Vimos um desfile do Salgueiro com uma temperatura que poucas vezes vimos aqui na passarela do samba esse ano. A escola entrou de cara nova: o carnavalesco Jorge Silveira, o puxador Igor Sorriso, o coreógrafo da comissão de frente Paulo Pina, todas figuras novas na escola. Mas com a sua velha e boa garra, temperatura alta, com calor salgueirense que a gente está acostumado e que já não via há muito tempo. Um desfilaço, levado pelo seu samba, que não era apontado como um dos melhores do ano, mas sempre foi muito cantado e que rendeu muito bem, especialmente pelo desempenho da bateria dos mestres Guilherme e Gustavo, que deu um show com paradinhas incríveis, usou muito bem os atabaques e acabou carregando a escola. Outro destaque é o carnavalesco Jorge Silveira, com muita criatividade — avaliou o colunista Leonardo Bruno.
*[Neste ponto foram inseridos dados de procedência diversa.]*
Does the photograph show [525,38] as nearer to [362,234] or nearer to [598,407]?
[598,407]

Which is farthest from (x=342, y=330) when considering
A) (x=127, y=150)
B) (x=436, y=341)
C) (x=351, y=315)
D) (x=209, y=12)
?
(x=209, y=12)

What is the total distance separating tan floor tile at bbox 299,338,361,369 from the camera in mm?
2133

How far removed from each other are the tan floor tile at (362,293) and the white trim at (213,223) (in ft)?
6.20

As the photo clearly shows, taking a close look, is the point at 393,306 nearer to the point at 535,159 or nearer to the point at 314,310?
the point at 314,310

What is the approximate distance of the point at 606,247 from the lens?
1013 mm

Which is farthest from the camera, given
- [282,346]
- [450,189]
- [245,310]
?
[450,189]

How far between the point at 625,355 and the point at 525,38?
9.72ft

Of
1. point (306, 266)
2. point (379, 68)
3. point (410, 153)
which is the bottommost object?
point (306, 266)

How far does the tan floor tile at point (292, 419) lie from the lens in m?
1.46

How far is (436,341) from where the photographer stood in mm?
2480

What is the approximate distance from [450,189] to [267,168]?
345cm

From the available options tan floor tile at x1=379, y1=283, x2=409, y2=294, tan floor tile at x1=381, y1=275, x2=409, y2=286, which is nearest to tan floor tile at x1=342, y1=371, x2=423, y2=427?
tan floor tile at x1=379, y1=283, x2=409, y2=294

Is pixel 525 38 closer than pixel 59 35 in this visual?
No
O samba da escola foi o mais ouvido no Spotify durante o ano, sendo um grande sucesso de público. Além disso, o Salgueiro também homenageou o cangaço, com a bateria fantasiada de Jesuíno Brilhante, e mencionou lendas como a de Moreno, cangaceiro que sobreviveu mais de 100 anos após ser supostamente abençoado por Lampião.
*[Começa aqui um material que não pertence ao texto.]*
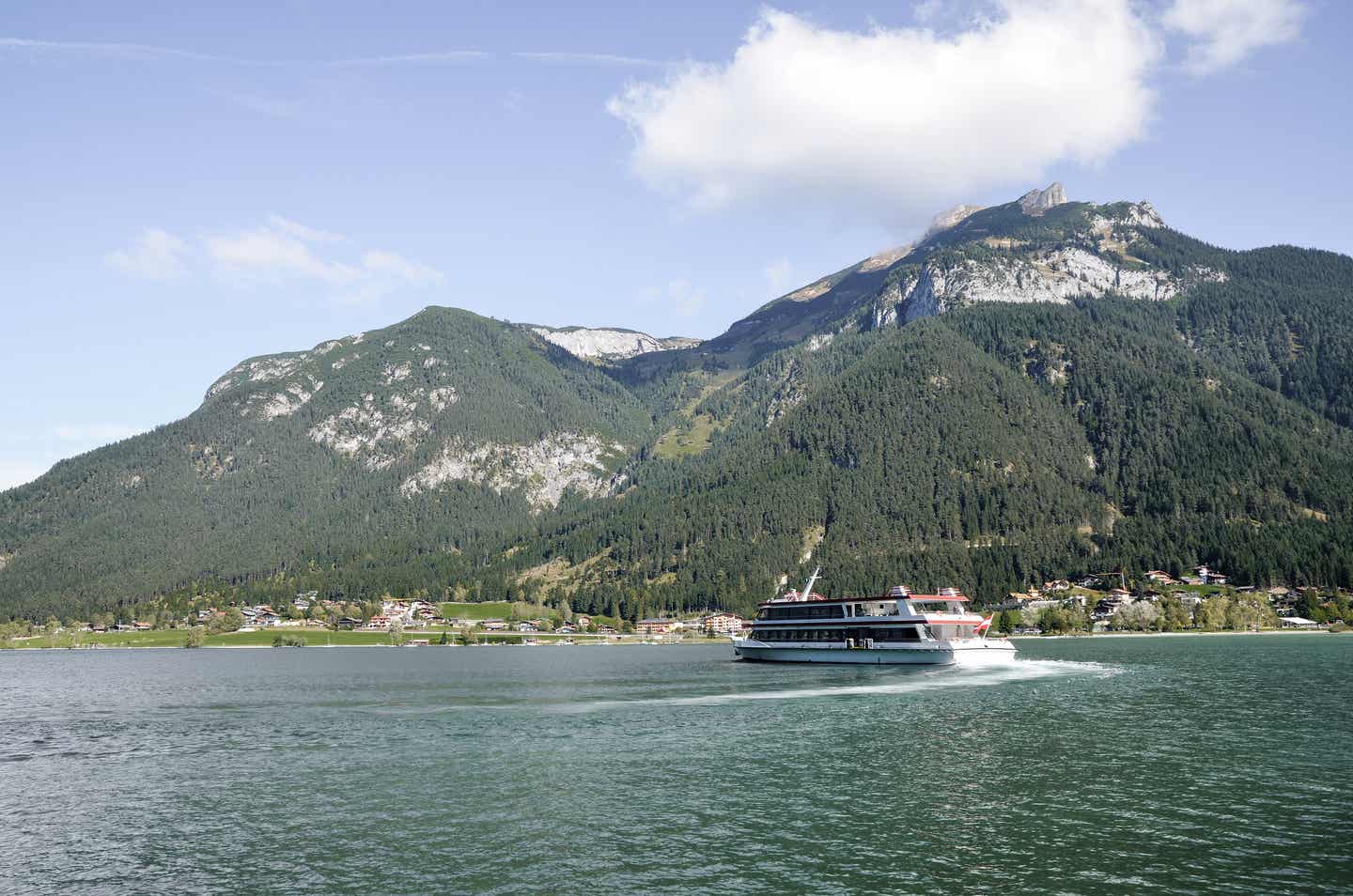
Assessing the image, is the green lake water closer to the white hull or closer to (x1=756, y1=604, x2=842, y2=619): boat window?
the white hull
Ao final do desfile, a escola fez uma homenagem à malandragem, com um carro inspirado na Escadaria Selarón, na Lapa. A alegoria foi decorada com milhares de peças vermelhas e 70 azulejos feitos à mão por artistas selecionados. Também foi feita uma homenagem ao intérprete Quinho, falecido em 2024, com a frase "Arrepia, Salgueiro", que ele popularizou.
Por fim, o carro do candomblé, que trouxe esculturas dos orixás, foi equipado com um reservatório para comportar 3 mil litros de água, simbolizando a importância dos orixás e da religiosidade no desfile.